En ce qui concerne le premier point, comme l'a démontré la petite expérimentation menée par Adtech News, beaucoup reste à faire. Sur la sémantique utilisée et la présentation des résultats, d'abord. "Le MRC n'est pas contraignant sur ce sujet, peut-être que nous devrions accorder nos violons", reconnait un mesureur. Une nouvelle instance a d'ailleurs été créée au sein du CESP en ce sens. "Le Comité technique des mesureurs devrait favoriser l'adoption de définitions communes par toutes les parties", promet Dany Peria, en charge des sujets ad verification au sein du CESP. Sur la restitution des résultats, ensuite. Un échange avec l'un de mesureurs testés a ainsi permis d'identifier l'origine des écarts entre A et B. Le nombre d'impressions visibles déterminées par chacun est en fait sensiblement identique. C'est la base qui sert à calculer le ratio de visibilité qui diffère. Le mesureur A, très à cheval sur la fraude, écarte toutes les impressions frauduleuses de sa base quand le mesureur B est un peu plus laxiste sur le sujet. Le dénominateur est donc plus large chez ce dernier, d'où un taux de visibilité un peu plus bas. "C'est rassurant de réussir à s'y retrouver, commente le patron du trading desk à l'origine du test. Mais ça ne change rien au fond du problème. Tant que le marché raisonnera en pourcentage de visibilité, ces différences de calcul nous empoisonneront l'existence." "Il y a aujourd'hui trop d'opacité dans le fonctionnement des mesureurs. Chacun propose des clés de lecture différentes, regrette aussi Benoit Coucke. Je comprends que certaines choses relèvent du secret mais nous avons besoin de plus de transparence." Les acheteurs déplorent ainsi la complexité des dashboards qui leur sont proposés, où le trafic frauduleux, dit invalide (les fameux GIVT et SIVT), n'est pas toujours bien expliqué.
"Il y a aujourd'hui trop d'opacité dans le fonctionnement des mesureurs. Chacun propose des clés de lecture différentes"
Mohamed Laaouissi, patron France de la solution Meetrics, n'élude pas les reproches. "En matière de visibilité pure, tous les mesureurs sont raccords. Mais dès que l'on intègre les notions de fraude ou de brand safety, les définitions diffèrent", confirme-t-il. Exemple avec l'auto-refresh. La pratique qui considère à rafraîchir automatiquement une page Web (souvent pour permettre à l'éditeur de booster son nombre de pages vues) est assimilée à de la fraude par les outils d'ad verification américains alors que l'allemand Meetrics range lui l'inventaire concerné dans la catégorie "non visible". Cette différence de traitement est en partie responsable des écarts de visibilité et de fraude remontés par les outils. Pas acceptable selon Jean-Baptiste Rouet. "Dès lors que la visibilité devient une norme marché, ce serait bien que les mesureurs homogénéisent leurs méthodes", estime-t-il.

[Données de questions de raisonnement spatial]
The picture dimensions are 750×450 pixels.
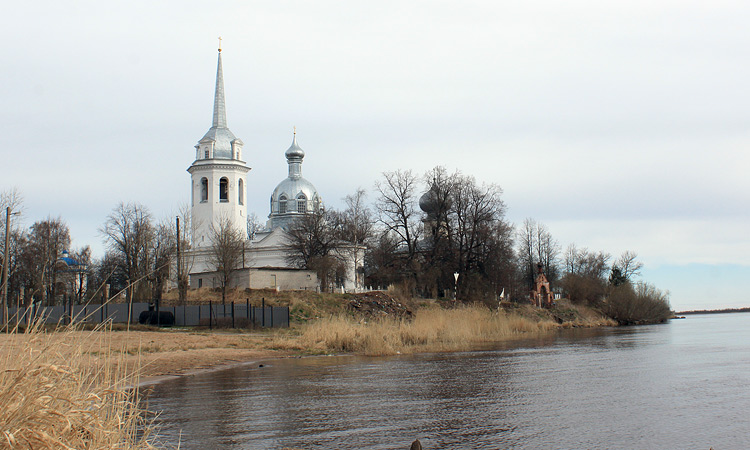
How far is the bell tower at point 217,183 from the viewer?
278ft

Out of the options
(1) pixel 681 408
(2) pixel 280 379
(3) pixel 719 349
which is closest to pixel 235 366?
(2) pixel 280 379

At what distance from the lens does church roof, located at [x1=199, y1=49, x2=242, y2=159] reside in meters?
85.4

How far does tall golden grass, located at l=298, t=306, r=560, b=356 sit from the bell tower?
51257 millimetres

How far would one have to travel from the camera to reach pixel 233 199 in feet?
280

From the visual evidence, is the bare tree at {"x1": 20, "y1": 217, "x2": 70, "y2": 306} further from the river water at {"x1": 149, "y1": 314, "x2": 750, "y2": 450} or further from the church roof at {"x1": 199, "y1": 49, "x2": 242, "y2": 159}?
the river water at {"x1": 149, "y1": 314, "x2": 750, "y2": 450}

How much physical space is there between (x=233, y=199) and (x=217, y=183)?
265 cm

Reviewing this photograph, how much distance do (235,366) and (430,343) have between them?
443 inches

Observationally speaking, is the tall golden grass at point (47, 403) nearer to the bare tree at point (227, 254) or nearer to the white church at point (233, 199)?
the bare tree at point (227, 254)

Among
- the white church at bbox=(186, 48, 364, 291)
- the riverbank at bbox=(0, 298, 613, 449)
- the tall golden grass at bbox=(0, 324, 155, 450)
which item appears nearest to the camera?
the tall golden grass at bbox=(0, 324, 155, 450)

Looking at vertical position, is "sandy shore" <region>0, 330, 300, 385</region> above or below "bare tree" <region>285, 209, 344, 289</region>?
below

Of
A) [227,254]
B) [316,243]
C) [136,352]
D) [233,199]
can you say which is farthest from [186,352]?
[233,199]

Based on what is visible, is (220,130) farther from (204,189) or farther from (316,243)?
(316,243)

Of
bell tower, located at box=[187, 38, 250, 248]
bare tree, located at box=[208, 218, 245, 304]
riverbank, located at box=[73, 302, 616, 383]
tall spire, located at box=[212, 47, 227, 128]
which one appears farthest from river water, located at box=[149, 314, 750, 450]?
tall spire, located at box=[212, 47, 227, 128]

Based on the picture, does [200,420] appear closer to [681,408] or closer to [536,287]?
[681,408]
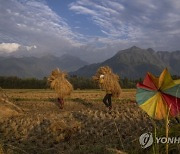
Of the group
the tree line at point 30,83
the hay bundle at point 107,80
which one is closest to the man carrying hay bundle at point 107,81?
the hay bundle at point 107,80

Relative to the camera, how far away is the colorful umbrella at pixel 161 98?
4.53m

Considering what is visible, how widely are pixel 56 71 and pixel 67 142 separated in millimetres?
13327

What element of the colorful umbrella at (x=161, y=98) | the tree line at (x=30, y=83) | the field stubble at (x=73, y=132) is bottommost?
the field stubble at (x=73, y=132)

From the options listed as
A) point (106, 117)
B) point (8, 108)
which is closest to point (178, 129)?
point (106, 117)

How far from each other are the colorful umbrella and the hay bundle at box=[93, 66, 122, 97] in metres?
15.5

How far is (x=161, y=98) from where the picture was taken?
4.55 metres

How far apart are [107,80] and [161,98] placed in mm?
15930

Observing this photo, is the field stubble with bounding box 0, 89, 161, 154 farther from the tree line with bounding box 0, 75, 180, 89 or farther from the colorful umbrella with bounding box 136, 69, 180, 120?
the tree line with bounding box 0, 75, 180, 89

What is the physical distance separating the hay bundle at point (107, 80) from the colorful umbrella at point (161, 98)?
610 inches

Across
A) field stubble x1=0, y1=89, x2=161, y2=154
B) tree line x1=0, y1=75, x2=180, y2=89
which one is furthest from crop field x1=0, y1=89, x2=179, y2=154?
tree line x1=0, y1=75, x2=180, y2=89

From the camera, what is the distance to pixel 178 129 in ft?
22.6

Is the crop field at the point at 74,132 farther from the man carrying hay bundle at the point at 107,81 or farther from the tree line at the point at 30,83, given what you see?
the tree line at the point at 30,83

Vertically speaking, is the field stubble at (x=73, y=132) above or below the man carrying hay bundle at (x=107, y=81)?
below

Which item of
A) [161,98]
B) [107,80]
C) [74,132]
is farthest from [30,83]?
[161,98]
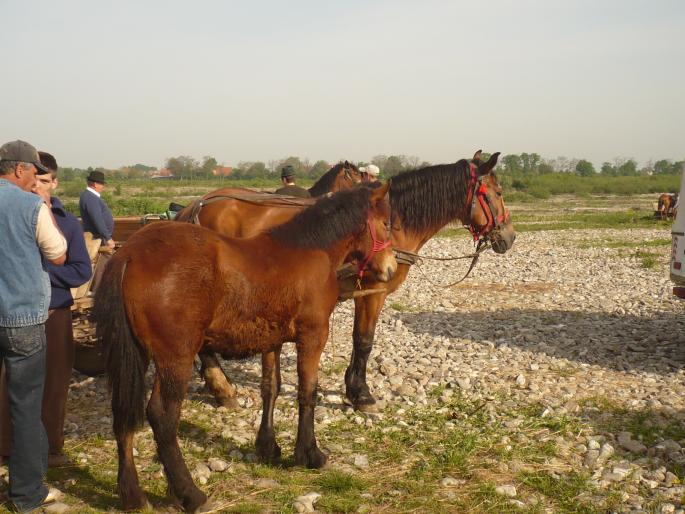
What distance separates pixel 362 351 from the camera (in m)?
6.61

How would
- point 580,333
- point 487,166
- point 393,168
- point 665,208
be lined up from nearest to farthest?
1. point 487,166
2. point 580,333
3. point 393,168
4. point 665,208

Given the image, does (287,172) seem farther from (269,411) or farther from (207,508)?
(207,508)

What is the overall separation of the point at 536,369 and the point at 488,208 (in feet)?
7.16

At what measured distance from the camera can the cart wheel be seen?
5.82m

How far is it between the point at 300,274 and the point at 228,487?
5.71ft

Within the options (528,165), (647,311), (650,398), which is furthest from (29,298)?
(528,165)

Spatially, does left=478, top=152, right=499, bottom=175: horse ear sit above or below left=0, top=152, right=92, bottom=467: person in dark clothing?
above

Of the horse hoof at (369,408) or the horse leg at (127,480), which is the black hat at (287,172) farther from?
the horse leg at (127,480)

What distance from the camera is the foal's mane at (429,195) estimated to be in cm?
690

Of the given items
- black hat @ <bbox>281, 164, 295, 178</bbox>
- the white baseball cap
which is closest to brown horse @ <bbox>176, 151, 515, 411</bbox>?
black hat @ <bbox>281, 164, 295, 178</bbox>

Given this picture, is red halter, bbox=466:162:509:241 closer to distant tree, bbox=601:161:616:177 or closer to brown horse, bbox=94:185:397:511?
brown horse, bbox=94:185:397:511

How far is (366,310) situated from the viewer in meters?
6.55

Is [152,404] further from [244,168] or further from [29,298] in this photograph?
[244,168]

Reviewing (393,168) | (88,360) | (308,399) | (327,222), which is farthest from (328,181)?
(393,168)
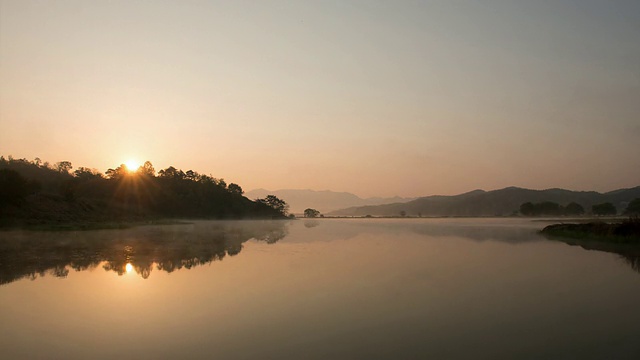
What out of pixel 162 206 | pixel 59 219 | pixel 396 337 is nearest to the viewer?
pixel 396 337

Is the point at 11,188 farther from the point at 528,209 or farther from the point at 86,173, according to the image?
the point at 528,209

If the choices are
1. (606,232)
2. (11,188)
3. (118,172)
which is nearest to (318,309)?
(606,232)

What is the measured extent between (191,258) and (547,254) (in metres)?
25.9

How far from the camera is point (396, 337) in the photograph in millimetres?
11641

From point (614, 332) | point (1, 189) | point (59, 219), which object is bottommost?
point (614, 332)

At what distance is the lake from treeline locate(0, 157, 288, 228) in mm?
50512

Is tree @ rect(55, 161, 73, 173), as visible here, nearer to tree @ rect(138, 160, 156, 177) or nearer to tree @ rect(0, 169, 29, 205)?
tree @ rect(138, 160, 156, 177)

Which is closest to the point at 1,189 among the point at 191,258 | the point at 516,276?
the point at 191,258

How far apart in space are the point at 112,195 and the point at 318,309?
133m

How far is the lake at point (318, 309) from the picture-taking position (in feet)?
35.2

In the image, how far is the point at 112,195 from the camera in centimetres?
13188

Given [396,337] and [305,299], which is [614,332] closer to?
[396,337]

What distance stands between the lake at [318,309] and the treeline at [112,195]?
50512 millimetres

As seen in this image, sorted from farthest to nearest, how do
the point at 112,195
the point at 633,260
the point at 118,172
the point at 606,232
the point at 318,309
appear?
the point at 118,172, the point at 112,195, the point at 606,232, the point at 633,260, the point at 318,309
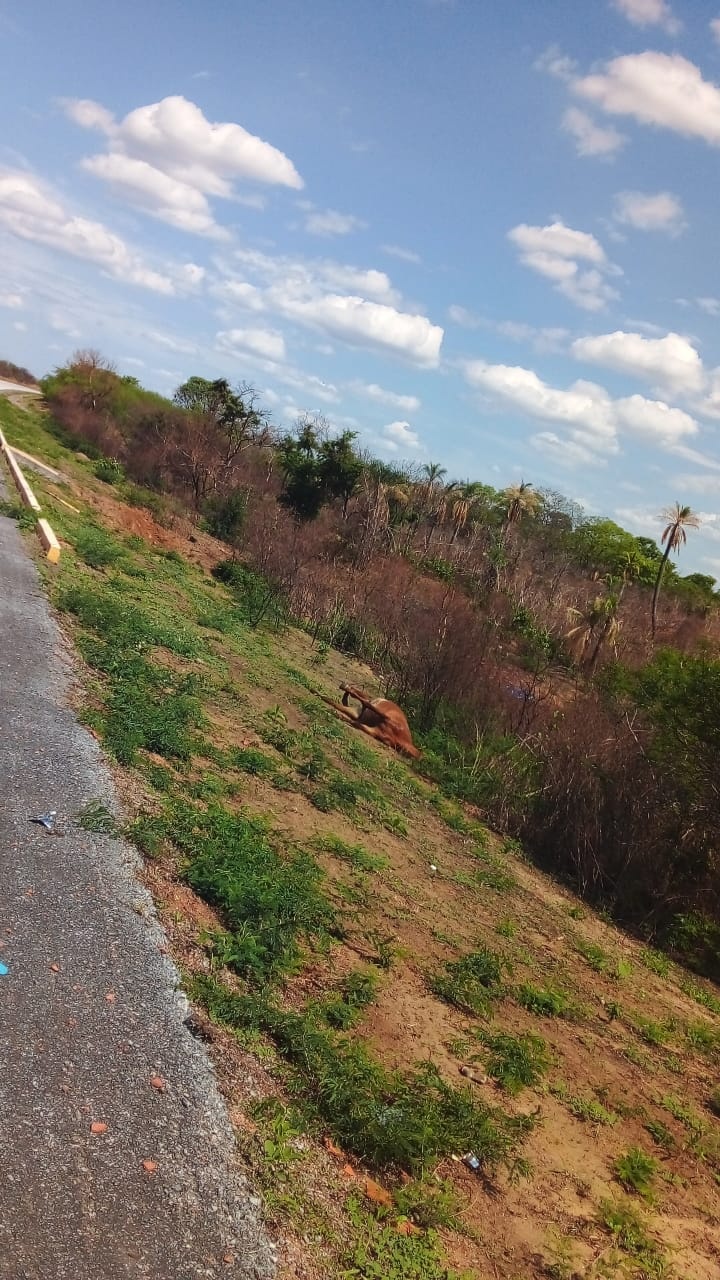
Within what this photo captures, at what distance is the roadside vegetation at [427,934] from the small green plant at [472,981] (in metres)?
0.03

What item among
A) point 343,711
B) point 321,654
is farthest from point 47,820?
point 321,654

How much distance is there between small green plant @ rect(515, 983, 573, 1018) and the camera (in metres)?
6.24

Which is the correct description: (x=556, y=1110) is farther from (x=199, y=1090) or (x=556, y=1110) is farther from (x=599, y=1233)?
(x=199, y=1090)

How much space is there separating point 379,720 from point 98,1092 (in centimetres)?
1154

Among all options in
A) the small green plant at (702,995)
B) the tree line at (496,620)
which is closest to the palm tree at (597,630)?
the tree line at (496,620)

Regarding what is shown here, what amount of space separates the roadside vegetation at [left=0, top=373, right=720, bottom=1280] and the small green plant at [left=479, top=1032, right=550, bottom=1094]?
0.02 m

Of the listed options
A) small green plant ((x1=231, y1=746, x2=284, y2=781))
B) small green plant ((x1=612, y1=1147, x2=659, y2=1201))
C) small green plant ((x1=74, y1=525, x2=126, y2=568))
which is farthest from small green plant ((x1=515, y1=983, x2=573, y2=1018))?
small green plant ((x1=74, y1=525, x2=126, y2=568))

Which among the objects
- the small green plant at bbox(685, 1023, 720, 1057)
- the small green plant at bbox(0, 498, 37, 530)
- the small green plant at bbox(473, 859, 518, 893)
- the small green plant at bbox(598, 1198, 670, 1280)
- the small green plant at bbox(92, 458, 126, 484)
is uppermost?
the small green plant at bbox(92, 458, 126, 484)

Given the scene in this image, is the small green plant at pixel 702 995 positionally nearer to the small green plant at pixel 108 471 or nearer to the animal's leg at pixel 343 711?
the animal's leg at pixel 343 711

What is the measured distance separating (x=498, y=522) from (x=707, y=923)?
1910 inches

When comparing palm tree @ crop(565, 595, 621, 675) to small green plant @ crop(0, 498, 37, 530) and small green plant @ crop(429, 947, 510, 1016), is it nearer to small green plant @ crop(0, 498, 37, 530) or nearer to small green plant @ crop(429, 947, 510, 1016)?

*CONSIGNE ÉCRITE*:
Répondez brièvement à ces questions sur l'extrait consacré à la mesure de la visibilité publicitaire.
1. Selon l'extrait, pourquoi le taux de visibilité du mesureur B est-il un peu plus bas que celui du mesureur A ?
2. Quelle fonction occupe Mohamed Laaouissi ?
3. Dans quelle catégorie Meetrics range-t-il l'inventaire concerné par l'auto-refresh ?

*RÉPONSE*:
1. Le mesureur B, plus laxiste sur la fraude, n'écarte pas de sa base toutes les impressions frauduleuses. Son dénominateur est donc plus large, ce qui fait baisser son taux de visibilité.
2. Il est patron France de la solution Meetrics.
3. Meetrics le range dans la catégorie « non visible ».